WHAT YOU ARE ASKED TO DO → Copy exactly the last part of the entries, starting from the line with "If we look at height, which of" and including the final line.
--- start ---
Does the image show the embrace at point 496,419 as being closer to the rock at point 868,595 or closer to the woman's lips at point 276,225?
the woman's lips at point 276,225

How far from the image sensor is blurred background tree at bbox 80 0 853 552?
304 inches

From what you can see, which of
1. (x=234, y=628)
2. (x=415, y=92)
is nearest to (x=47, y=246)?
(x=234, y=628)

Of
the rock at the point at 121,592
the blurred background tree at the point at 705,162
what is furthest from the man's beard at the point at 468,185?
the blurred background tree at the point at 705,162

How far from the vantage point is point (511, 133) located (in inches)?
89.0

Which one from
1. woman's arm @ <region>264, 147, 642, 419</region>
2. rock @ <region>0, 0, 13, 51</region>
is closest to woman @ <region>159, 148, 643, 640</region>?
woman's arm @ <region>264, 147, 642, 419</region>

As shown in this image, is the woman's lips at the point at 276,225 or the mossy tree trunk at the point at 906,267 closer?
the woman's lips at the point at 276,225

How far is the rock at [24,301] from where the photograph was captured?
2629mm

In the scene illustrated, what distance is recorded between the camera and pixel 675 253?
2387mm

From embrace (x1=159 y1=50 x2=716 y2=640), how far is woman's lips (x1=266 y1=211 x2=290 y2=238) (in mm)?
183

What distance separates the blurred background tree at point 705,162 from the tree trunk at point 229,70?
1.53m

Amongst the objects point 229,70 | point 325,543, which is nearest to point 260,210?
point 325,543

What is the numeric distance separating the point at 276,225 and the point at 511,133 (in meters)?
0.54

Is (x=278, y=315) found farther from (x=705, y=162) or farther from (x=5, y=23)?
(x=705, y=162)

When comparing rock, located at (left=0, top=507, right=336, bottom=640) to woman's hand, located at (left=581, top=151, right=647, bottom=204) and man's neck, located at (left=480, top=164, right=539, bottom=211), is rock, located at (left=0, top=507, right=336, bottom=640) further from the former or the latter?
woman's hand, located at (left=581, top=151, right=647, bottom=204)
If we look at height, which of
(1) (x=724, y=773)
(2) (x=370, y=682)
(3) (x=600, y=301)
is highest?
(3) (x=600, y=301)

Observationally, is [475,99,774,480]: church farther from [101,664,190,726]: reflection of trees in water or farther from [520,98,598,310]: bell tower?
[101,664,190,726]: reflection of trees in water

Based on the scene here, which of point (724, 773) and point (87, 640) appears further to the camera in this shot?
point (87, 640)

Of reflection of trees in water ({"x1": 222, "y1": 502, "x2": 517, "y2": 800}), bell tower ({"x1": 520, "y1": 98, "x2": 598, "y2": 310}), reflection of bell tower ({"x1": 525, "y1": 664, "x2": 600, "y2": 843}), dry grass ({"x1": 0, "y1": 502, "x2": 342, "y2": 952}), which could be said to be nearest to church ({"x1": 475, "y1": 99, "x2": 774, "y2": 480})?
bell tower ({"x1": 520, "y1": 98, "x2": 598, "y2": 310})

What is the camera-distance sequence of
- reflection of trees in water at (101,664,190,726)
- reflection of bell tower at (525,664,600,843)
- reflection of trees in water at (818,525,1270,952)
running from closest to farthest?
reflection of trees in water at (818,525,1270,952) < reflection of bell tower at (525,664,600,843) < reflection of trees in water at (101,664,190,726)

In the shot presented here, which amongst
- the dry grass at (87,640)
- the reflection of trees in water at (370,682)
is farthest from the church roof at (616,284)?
--- end ---
COMPLETED EXERCISE →
If we look at height, which of
(1) (x=724, y=773)
(2) (x=370, y=682)
(3) (x=600, y=301)
is highest?
(3) (x=600, y=301)

Observationally, is [475,99,774,480]: church farther from [101,664,190,726]: reflection of trees in water or farther from [520,98,598,310]: bell tower?
[101,664,190,726]: reflection of trees in water

Based on the scene here, which of point (724, 773) and point (87, 640) appears further to the camera in this shot?
point (87, 640)

Of reflection of trees in water ({"x1": 222, "y1": 502, "x2": 517, "y2": 800}), bell tower ({"x1": 520, "y1": 98, "x2": 598, "y2": 310}), reflection of bell tower ({"x1": 525, "y1": 664, "x2": 600, "y2": 843}), dry grass ({"x1": 0, "y1": 502, "x2": 342, "y2": 952}), which could be said to be nearest to church ({"x1": 475, "y1": 99, "x2": 774, "y2": 480})?
bell tower ({"x1": 520, "y1": 98, "x2": 598, "y2": 310})

What is the camera-distance sequence of
- reflection of trees in water at (101,664,190,726)
- reflection of bell tower at (525,664,600,843)
- reflection of trees in water at (818,525,1270,952)
running from closest to farthest?
reflection of trees in water at (818,525,1270,952) < reflection of bell tower at (525,664,600,843) < reflection of trees in water at (101,664,190,726)

In the shot presented here, which amongst
- the dry grass at (87,640)
- the reflection of trees in water at (370,682)
is farthest from the church roof at (616,284)?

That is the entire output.